EUR/USD weakens near 1.0660, focus on Powell

  • EUR/USD comes under bearish pressure and approaches 1.0660 again.
  • German factory orders surprise to the upside in January.
  • Chairman Powell testifies before Congress later in session.

The renewed selling pressure forces the EUR/USD to give up part of the previous bullish move to the 1.0700 region in a turnaround on Tuesday.

EUR/USD still capped at 1.0700…for now

After two consecutive daily advances, the EUR/USD seems to have found stiff resistance just before the key 1.0700 barrier, amid a tepid rebound in the US dollar. However, further gains should not be ruled out in the near term as Monday’s rally was supported by rising open interest and volume in the futures markets.

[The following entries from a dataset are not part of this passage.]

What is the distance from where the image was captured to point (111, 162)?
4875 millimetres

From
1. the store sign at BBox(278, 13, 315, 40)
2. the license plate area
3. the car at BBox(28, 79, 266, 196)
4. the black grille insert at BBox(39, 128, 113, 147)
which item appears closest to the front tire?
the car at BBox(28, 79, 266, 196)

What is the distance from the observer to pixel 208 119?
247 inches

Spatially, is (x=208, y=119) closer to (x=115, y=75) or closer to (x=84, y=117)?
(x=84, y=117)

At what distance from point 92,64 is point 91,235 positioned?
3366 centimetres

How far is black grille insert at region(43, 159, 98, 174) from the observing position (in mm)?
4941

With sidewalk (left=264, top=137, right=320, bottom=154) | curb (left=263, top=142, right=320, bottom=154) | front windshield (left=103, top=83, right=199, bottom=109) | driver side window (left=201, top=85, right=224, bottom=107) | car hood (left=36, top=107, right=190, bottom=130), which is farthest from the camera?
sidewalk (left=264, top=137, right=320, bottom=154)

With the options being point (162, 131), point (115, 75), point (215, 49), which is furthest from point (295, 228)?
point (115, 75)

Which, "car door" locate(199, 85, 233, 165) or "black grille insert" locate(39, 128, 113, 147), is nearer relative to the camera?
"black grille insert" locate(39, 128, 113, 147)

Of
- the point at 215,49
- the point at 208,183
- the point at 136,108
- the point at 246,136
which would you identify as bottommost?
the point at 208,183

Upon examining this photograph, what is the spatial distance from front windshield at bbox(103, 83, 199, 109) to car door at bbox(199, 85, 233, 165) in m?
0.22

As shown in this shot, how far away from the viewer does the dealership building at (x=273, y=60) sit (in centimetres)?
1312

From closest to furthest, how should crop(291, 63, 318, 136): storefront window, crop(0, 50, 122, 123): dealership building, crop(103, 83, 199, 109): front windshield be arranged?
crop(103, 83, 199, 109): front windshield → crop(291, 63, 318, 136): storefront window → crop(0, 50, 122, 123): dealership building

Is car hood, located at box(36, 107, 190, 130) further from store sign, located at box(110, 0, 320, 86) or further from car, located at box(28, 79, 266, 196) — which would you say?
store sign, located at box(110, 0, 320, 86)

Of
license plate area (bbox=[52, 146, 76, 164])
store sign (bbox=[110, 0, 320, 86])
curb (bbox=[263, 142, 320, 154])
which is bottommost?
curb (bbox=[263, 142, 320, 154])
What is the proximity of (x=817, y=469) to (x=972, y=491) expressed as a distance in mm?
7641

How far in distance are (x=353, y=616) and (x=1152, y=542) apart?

Meanwhile, caution continues to prevail among market participants In light of the upcoming semi-annual testimony from the Fed Chairman, Jerome Powellbefore Congress on Tuesday.

No reaction has been seen in the Euro after the ECB published its Consumer Expectations Survey, where it forecasts 12-month consumer inflation expectations slightly lower, at 4.9% (from 5.0% above), and 2.5% (from 3.0%) in the three-year time horizon. Regarding economic growth, the survey continues to point to a contraction of 1.2% in the next 12 months.

Earlier in the session, German factory orders data showed they grew 1.0% m/m in January.

In the United States, wholesale inventories, the IBD/TIPP index of economic optimism and the change in consumer credit will be published later.

What can we expect from the Euro?

The EUR/USD pair appears to have found solid resistance near the 1.0700 area, against the fundamental background of continued dovishness ahead of Powell’s remarks later in the day.

Meanwhile, the evolution of the prices of the common currency should closely follow the dynamics of the dollar, as well as the possible next movements of the ECB after the central bank already anticipated another 50 basis point rate hike at the March meeting.

Returning to the euro zone, it seems that the concern about a recession has dissipated, although it continues to be an important factor in sustaining the recovery of the common currency, as well as the hawkish discourse of the ECB.

EUR/USD levels

At time of writing, EUR/USD is down 0.15% on the day, trading at 1.0657. Next support lies at 1.0532 (Feb 27 low), followed by 1.0481 (Jan 6 low) and 1.0326 (200-day SMA). On the other hand, a break of 1.0716 (55-day SMA) would target 1.0804 (Feb 14 high) en route to 1.1032 (Feb 2 high).